Jenna Rowney, who also teaches at Heritage, said she came to the school out of teachers college and was sold on experiential learning right away.

It's not uncommon for Rowney to teach her class in the schoolyard on a nice day. When she taught students about eco-zones several used Play-Doh. When kids aren't in class they can work on their ju-jitsu in the gym.

"It's all about keeping them active so they can focus their energy," Rhodenizer said.

Pitman agrees with the need to move.

"I don't really remember doing homework in school, I just remember sports and my friends," she said. "In class I kind of went through the motions."

Liette Phillipe said sending her son to Mindware Academy was the best decision she could have made.

After the first four years in the public school system he was reading at a Grade 1 level and couldn't write.

Thanks to the specialized teaching methods that help to deal with difference in learning, by the end of Grade 8, he had developed the coping methods he needed to start high school in the public school system.

"I'm forever grateful to Mindware Academy -they saved my son," Phillipe said.

Pitman said if she had been identified earlier, she would have felt more at home in the classroom.

"There were a lot of years where I felt I wasn't as smart as everyone else," she said. "It took me a while to learn that all I needed was a level playing field."

But for some, private school isn't an option.

Annual tuition at Heritage - which includes the SMT program - is $15,000. Mindware charges $14,250.

Pitman and her sister were raised by a single father. Annual tuition would have likely been out of reach.

Her father's sports treatment for ADD helped to reduce and focus her energy, but Pitman said it wasn't until her second year of university that she even considered medication.

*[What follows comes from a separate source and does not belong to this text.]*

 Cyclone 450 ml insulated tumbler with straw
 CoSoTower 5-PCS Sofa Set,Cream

Even now when she's at work, Pitman said she has to remind herself it's OK to ask for the accommodations she needs.

"I just tested for a promotion and I had to ask to do the testing alone," she said. "And if I have a new boss I am always wondering when I should tell them."

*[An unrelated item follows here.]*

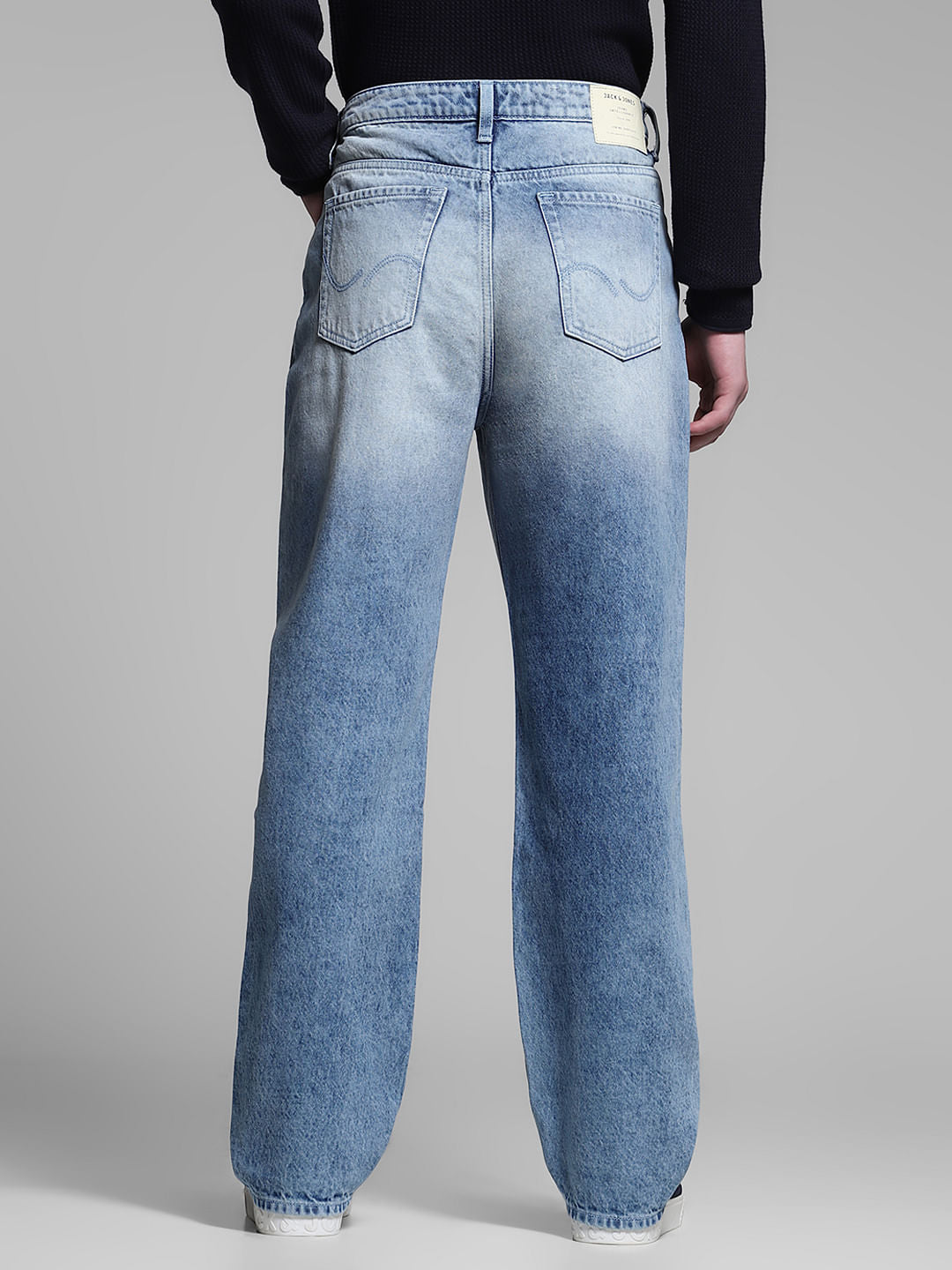 Light Blue Washed Dario Loose Fit Jeans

Cheryl Ward, who started running Heritage Academy after her mother retired in 2006, said the school system can wear down a child's confi-dence and parental resolve.

"My brother was diagnosed in Grade 3 and they told my mother the best she could hope for was that he would trade baseball cards for a living."

He is now pursuing a doctorate degree at the University of Ottawa. "My mother got frustrated and struck out on her own," Ward said. "But that took a lot of courage."

Ward was diagnosed in Grade 4. She described the extra work she had to do just to complete the same tasks as her peers.

"I had to read everything several times to understand it properly," she said.

In Ottawa, the Learning Disabilities Association of Ottawa-Carleton offers supports for parents of children with dyslexia and other learning disabilities. For more information, visit www.ldaottawa.com. There is also the Dyslexia Centre, www.dyslexiacentre.ca, in Aylmer, Que that helps to raise awareness and provide support for testing.

But parents have to be prepared to become advocates, Ward said.

"One of the biggest lessons is you have to fight for what you want," Ward said.